Data files and scripts for "PMDA – Parallel Molecular Dynamics Analysis"
This repository contains data files and scripts for our Scipy2019 paper on PMDA.
PMDA is a Python library that provides parallel analysis algorithms based on MDAnalysis. With a simple map-reduce scheme from Dask library, PMDA provides pre-defined analysis tasks and a common interface to create user-defined analysis taks. Although still in alpha stage, it is already used on resources ranging from multi-core laptops to XSEDE supercomputers to speed up analysis of molecular dynamics trajectories.
MDAnalysis is an object-oriented Python library to analyze trajectories from molecular dynamics (MD) simulations in many popular formats [Gowers2016]. With the development of highly optimized molecular dynamics software (MD) packages on HPC resources, the size of simulation trajectories is growing to terabyte size. Thus efficient analysis of MD simulations becomes a challenge for MDAnalysis, which does not yet provide a standard interface for parallel analysis. To address the challenge, we developed PMDA (https://www.mdanalysis.org/pmda/), a Python library that provides parallel analysis algorithms based on MDAnalysis. PMDA parallelizes common analysis algorithms in MDAnalysis through a task-based approach with the Dask library [Rocklin2015]. We implement a simple map-reduce scheme for parallel trajectory analysis [Khoshlessan2017] [Paraskevakos2018]. The trajectory is partitioned into blocks and analysis is performed separately and in parallel on each block (“map”). The results from each block are gathered and combined (“reduce”). PMDA allows one to perform parallel trajectory analysis with pre-defined analysis tasks. In addition, it provides a common interface that makes it easy to create user-defined parallel analysis modules. PMDA supports all schedulers in Dask, and one can run analysis in a distributed fashion on HPC or ad-hoc clusters or on a single machine. We tested the performance of PMDA on single node and multiple nodes on local supercomputing resources and workstations. The results show that parallelization improves the performance of trajectory analysis. Although still in alpha stage, it is already used on resources ranging from multi-core laptops to XSEDE supercomputers to speed up analysis of molecular dynamics trajectories. PMDA is available under the GNU General Public License, version 2.
PMDA, MDAnalysis, High Performance Computing, Dask, Map-Reduce
[Gowers2016] Gowers, Richard J.; Linke, Max; Barnoud, Jonathan; Reddy, Tyler J. E.; Melo, Manuel N.; Seyler, Sean L.; Dotson, David L.; Domański, Jan; Buchoux, Sébastien; Kenney, Ian M.; and Beckstein, Oliver. MDAnalysis: A Python package for the rapid analysis of molecular dynamics simulations. In S. Benthall and S. Rostrup, editors, Proceedings of the 15th Python in Science Conference, pages 102 – 109, Austin, TX, 2016. SciPy. DOI: 10.25080/Majora-629e541a-00e.

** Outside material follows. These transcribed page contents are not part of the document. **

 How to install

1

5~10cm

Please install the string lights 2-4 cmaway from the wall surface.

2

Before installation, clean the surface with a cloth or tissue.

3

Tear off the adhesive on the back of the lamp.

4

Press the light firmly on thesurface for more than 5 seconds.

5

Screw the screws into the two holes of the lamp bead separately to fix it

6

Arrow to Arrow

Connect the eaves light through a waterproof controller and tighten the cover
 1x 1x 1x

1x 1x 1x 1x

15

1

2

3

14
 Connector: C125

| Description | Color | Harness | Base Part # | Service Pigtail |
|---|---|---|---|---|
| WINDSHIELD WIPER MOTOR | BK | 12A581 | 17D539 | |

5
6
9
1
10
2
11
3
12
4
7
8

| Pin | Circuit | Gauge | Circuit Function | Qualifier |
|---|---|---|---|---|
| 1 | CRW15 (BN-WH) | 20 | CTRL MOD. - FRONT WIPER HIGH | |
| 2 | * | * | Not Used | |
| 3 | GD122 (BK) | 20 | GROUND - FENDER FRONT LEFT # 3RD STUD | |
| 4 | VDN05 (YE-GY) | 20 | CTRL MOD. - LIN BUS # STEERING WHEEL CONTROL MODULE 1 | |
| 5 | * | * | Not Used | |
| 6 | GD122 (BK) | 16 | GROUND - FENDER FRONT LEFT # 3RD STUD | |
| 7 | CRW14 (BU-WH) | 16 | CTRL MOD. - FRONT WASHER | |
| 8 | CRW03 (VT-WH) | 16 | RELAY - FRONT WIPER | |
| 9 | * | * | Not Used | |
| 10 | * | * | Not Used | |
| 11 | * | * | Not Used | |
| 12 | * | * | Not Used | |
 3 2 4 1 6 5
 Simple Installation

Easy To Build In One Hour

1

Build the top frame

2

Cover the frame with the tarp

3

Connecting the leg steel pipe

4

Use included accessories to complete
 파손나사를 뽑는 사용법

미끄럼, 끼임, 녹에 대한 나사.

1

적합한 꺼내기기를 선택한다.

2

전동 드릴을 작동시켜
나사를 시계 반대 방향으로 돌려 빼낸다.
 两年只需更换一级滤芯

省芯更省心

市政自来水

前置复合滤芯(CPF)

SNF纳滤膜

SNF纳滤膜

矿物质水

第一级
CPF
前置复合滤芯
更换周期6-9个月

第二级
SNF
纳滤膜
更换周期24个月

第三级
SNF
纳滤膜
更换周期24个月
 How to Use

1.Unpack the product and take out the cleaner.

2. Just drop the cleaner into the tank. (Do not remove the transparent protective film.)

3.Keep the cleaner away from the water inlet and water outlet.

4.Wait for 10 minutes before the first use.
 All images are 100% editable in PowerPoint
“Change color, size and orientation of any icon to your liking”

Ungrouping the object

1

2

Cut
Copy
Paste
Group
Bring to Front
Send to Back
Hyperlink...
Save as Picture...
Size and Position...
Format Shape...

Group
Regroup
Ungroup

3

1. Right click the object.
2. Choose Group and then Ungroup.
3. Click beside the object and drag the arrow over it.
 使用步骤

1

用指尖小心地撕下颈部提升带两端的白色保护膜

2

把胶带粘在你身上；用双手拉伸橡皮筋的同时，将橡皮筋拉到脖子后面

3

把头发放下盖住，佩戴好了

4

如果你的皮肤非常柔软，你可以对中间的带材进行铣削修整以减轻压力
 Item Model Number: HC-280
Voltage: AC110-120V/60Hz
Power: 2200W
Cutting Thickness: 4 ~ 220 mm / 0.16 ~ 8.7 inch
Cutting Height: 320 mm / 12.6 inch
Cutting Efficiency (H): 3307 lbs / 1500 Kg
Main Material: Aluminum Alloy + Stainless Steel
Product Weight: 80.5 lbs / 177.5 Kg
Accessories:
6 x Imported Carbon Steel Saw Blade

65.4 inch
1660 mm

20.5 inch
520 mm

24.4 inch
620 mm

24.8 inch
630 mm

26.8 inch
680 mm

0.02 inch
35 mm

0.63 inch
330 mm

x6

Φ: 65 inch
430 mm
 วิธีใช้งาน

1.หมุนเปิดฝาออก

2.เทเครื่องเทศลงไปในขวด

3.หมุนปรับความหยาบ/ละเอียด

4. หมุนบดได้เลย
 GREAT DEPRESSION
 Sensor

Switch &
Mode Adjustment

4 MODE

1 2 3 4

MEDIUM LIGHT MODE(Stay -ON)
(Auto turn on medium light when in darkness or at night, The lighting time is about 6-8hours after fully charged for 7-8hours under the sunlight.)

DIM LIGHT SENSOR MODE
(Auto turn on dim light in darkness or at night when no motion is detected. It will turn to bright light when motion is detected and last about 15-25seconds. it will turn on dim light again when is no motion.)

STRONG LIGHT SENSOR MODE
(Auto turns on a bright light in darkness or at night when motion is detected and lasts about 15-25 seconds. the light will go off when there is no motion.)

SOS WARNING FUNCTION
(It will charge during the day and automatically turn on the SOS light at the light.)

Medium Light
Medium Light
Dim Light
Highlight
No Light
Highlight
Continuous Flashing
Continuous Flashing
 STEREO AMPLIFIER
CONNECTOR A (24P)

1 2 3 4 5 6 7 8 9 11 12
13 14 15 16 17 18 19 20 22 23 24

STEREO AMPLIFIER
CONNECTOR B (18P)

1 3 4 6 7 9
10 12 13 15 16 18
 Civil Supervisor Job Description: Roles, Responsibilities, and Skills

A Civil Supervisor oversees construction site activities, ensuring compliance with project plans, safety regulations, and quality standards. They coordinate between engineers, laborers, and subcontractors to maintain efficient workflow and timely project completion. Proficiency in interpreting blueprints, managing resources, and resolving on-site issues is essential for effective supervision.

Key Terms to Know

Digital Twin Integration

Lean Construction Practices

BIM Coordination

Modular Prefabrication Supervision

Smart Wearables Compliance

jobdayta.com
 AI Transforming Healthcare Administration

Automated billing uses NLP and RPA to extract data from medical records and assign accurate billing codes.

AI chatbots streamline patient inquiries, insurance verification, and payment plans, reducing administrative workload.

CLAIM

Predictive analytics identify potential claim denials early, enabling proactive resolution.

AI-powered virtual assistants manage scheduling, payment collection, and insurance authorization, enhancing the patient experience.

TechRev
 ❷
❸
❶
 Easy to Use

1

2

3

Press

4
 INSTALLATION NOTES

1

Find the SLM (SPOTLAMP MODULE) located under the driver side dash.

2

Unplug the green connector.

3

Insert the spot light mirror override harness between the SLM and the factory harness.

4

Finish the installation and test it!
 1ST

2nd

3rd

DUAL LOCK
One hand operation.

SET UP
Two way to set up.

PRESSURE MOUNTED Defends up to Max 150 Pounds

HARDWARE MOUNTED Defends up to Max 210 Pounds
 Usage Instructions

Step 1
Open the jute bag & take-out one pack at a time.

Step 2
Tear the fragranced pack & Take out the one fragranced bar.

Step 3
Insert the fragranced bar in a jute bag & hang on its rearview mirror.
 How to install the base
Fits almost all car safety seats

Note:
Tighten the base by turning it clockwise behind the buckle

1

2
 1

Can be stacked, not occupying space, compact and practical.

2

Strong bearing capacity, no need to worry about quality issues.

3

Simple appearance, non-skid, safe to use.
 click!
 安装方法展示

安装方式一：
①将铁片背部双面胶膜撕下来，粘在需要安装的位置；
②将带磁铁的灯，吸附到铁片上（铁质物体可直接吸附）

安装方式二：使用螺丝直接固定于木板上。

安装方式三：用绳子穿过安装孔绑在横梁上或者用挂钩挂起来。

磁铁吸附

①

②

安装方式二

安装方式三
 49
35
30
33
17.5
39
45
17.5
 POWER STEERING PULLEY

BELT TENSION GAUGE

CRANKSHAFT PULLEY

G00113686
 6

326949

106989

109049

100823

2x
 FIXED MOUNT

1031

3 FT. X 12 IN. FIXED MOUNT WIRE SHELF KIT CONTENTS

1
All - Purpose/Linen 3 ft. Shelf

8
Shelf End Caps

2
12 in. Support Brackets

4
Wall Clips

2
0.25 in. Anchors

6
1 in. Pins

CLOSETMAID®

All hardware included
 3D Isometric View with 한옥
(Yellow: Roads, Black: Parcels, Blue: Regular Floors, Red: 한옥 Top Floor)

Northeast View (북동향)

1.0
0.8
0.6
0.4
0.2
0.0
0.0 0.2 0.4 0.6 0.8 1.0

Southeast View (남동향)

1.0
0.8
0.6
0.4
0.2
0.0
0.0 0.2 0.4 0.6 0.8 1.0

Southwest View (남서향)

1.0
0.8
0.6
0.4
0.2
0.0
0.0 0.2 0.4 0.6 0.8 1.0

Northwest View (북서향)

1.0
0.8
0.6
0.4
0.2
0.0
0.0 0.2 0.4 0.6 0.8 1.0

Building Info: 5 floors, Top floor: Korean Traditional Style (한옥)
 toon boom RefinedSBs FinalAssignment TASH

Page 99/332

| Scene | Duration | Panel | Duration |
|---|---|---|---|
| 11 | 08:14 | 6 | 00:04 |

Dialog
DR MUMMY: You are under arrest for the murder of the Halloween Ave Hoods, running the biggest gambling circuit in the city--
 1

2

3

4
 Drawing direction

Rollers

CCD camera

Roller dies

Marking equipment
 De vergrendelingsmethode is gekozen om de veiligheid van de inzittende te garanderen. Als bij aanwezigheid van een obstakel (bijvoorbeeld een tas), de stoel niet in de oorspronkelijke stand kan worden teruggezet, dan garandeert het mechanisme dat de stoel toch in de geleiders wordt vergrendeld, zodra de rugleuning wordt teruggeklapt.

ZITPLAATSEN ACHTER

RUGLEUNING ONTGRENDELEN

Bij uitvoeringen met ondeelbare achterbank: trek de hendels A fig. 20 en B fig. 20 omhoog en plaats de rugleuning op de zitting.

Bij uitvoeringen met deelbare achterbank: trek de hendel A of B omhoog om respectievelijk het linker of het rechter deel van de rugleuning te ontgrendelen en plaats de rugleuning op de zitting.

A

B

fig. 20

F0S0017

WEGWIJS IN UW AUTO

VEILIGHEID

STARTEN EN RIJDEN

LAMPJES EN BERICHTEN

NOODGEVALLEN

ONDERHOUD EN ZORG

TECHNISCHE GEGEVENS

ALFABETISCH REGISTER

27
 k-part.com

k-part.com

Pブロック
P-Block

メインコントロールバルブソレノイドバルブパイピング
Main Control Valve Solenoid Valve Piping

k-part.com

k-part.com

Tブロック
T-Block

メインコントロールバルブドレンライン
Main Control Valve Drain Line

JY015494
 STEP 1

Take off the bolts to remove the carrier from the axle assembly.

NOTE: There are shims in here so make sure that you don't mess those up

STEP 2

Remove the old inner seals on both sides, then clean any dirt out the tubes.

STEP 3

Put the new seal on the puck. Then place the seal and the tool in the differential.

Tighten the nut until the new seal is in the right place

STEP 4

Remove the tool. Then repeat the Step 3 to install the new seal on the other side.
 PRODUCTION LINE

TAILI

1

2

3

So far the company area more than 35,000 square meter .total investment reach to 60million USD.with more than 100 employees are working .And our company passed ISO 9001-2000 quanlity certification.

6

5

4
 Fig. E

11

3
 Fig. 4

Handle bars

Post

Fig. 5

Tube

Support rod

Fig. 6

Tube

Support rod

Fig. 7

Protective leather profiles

[Rocklin2015] Rocklin, Matthew. Dask: Parallel Computation with Blocked algorithms and Task Scheduling. Presented at the Python in Science Conference, Austin, Texas, pp. 126–132. DOI: 10.25080/Majora-7b98e3ed-013.
[Khoshlessan2017] M. Khoshlessan, I. Paraskevakos, S. Jha, and O. Beckstein. Parallel analysis in MDAnalysis using the Dask parallel computing library. In Katy Huff, David Lippa, Dillon Niederhut, and M. Pacer, editors, Proceedings of the 16th Python in Science Conference, pages 64–72, Austin, TX, 2017. SciPy. DOI: 10.25080/shinma-7f4c6e7-00a
[Paraskevakos2018] Ioannis Paraskevakos, Andre Luckow, Mahzad Khoshlessan, George Chantzialexiou, Thomas E. Cheatham, Oliver Beckstein, Geoffrey C. Fox and Shantenu Jha. Task- parallel Analysis of Molecular Dynamics Trajectories. In 47th International Conference on Parallel Processing (ICPP 2018). DOI: 10.1145/3225058.3225128.